Deshalb lässt sich Dahlmeier offen, ob sie nach dem Weltcup in Antholz vom 24. bis 27. Januar bei den Überseerennen im Februar in Canmore und Salt Lake City startet. "Schon bei den gesunden Athleten muss man überlegen, wie es ausschaut. Macht man den Block komplett - oder ist es zu viel Aufwand mit der Reiserei, dem Jetlag, der Höhe, dass man dann noch 100 Prozent hat bei der WM", sagte sie. Die WM sei vielmehr "das Wichtigste. Da muss man fit sein, da gilt es die nötigen Körner zu haben für den Höhepunkt.
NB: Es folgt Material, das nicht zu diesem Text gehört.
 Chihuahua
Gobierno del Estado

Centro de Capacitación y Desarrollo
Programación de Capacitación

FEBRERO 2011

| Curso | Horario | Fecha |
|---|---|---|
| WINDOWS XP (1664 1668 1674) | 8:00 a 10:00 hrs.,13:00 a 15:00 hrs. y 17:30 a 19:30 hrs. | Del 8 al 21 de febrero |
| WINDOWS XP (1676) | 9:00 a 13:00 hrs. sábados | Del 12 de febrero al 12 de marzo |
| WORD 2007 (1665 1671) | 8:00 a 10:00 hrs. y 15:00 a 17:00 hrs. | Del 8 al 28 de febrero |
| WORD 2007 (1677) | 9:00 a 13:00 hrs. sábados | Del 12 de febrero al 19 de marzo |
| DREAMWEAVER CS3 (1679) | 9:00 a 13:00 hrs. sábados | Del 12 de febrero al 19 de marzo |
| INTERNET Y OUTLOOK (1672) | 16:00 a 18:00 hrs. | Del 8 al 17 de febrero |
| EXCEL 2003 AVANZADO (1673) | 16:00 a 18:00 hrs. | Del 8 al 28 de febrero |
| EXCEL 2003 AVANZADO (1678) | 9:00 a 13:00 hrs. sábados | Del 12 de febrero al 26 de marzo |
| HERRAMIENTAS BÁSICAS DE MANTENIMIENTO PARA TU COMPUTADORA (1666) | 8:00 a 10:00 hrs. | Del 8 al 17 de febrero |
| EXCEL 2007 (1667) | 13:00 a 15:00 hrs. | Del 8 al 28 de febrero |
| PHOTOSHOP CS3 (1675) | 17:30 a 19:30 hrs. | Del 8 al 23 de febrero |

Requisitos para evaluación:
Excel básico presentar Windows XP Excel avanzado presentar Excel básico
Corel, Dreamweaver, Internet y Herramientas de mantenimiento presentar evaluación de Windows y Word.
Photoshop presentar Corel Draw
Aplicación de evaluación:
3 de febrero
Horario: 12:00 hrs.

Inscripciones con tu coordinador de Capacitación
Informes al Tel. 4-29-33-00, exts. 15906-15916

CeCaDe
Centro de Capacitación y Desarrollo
Das ist mir die letzten Jahre immer ganz gut gelungen", betonte Dahlmeier. Sie sei deshalb "optimistisch, dass es auch dieses Jahr klappt. Deshalb muss man schauen, wie ich das alles packe."

Die Trainer beobachten auf jeden Fall genau, dass Dahlmeier nicht überzieht. Disziplintrainer Florian Steirer hatte seine beste Läuferin erst in den vergangenen Tagen mit einem "Rennpferd" verglichen, "wie es kaum ein anderes gibt", sagte er dem Münchner Merkur: "Wenn niemand bei ihr ist und sie bremst, legt sie dieses Temperament meistens auch ins tägliche Training um. Das strapaziert den Körper natürlich sehr."